Insightful point about how we got here. It makes sense and I certainly sympathize with the economic and emotional plight of that generation.
I enjoyed this post very much and agree whole heartedly. I think contentment is the key to gratitude and thankfulness.
If only I was better at actually practicing these truths!
I think human nature is inclined to want the nicer things. It can be diverted by family teachings or church teachings, if you’re religious. But I’m sure secularization has helped people focus more on material things. And I’m completely secular, lest anyone say I’m trash talking religious folks.
I agree that it’s part of human nature to want shiny things, and we all need reminders, regardless of the source, to focus on the bigger picture.

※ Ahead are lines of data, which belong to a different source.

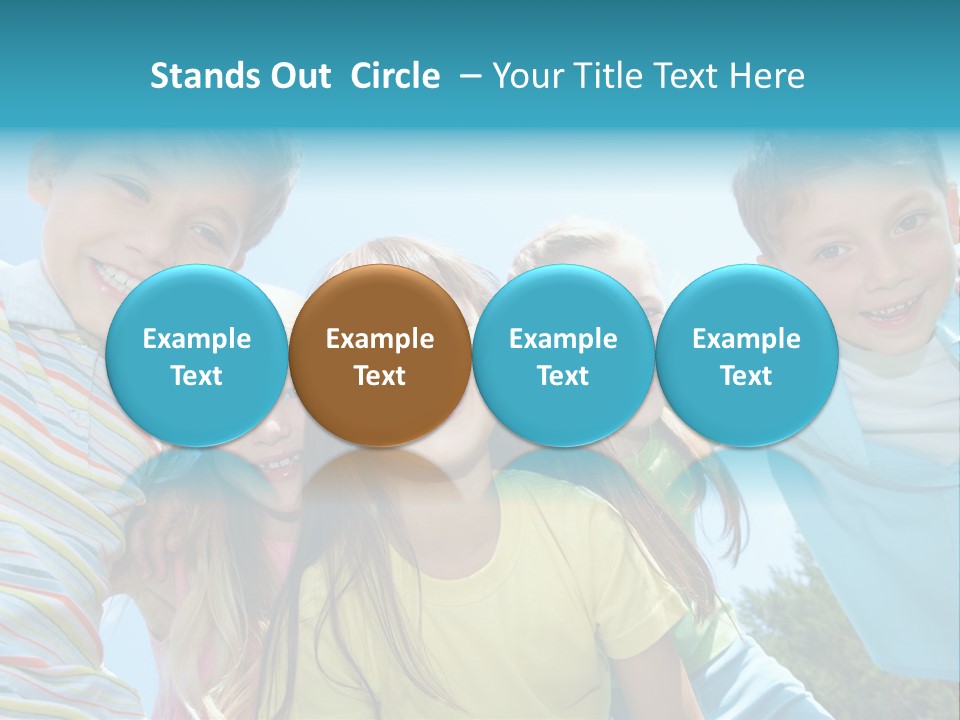 Stands Out Circle – Your Title Text Here

Example Text

Example Text

Example Text

Example Text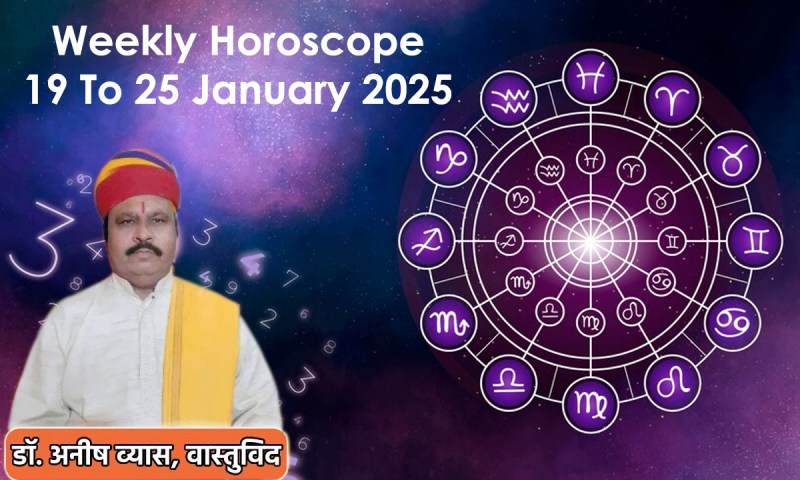 Weekly Horoscope
19 To 25 January 2025

डॉ. अनीष व्यास, वास्तुविद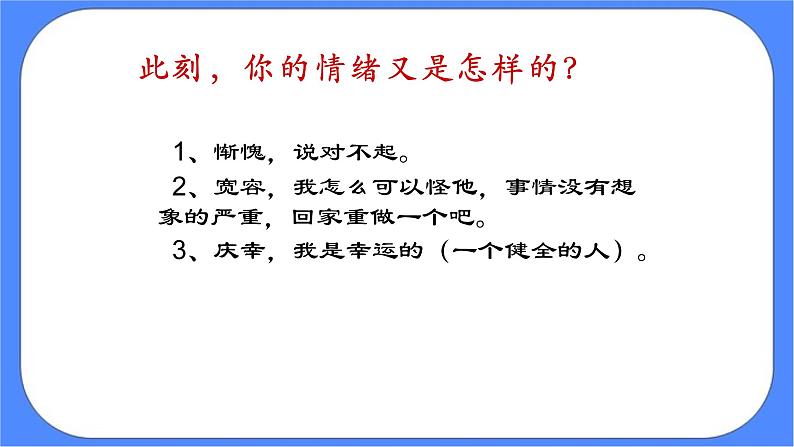 此刻，你的情绪又是怎样的？

1、惭愧，说对不起。

2、宽容，我怎么可以怪他，事情没有想象的严重，回家重做一个吧。

3、庆幸，我是幸运的（一个健全的人）。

Farmer Boy was my favorite book when I was a little girl!! There’s no question that you should strive for financial independence. Our goal as a family is to live on a completely self-sustaining homestead. That being said, however, I don’t see anything wrong with going shopping on Black Friday or any other day. I used to really enjoy Black Friday before it became crazy/morphed Thanksgiving day shopping instead. There is one item that I am looking to buy for my kids for Christmas this year and I’m hoping that I’ll be able to use the Holiday deals to save at least $100-$150. I’m extremely grateful for everything that I have, and I’m not pushed by consumerism, but I have no problem enjoying going shopping on occasion.
Great to hear from another Farmer Boy fan!
To clarify, I have no problem with individuals shopping on Black Friday. We’ve done it, and now I opt for Cyber Monday so I can be lazier! I’m using Black Friday as representative of our culture’s shift toward over-consumption. That’s great that you’re able to make the most of the sales while maintaining a balanced life.
Great sentiment! I loved reading that book as a kid. Too bad subsidation impacts farmers so heavily today.
There is so much we can give, and I love the idea that it doesn’t have to be monetary. Happy belated Thanksgiving!
Farming has changed so much. I’d like to learn about the history behind the changes, especially as there is such a trend back toward homesteading.
Happy Thanksgiving to you!
I really appreciate this article’s reference to the past as a model for what many of us are just realizing. I’m so often focused on modern life, as many of us are. I have NEVER actually contemplated the history leading up to the financial independence movement. Thank you!
Thanks, I would like to learn more about its history but it’s interesting to consider that slice of it.
Love all of this, but most of all I love the reminder that “thank you” sounds like a pleasantry too often, so we have to go out of our way to express real gratitude to those we love and appreciate. We sure did our best to do that this past long weekend, but there are probably a few folks who might appreciate a follow-up email or card. 🙂
Glad you got a chance to express thanks last weekend!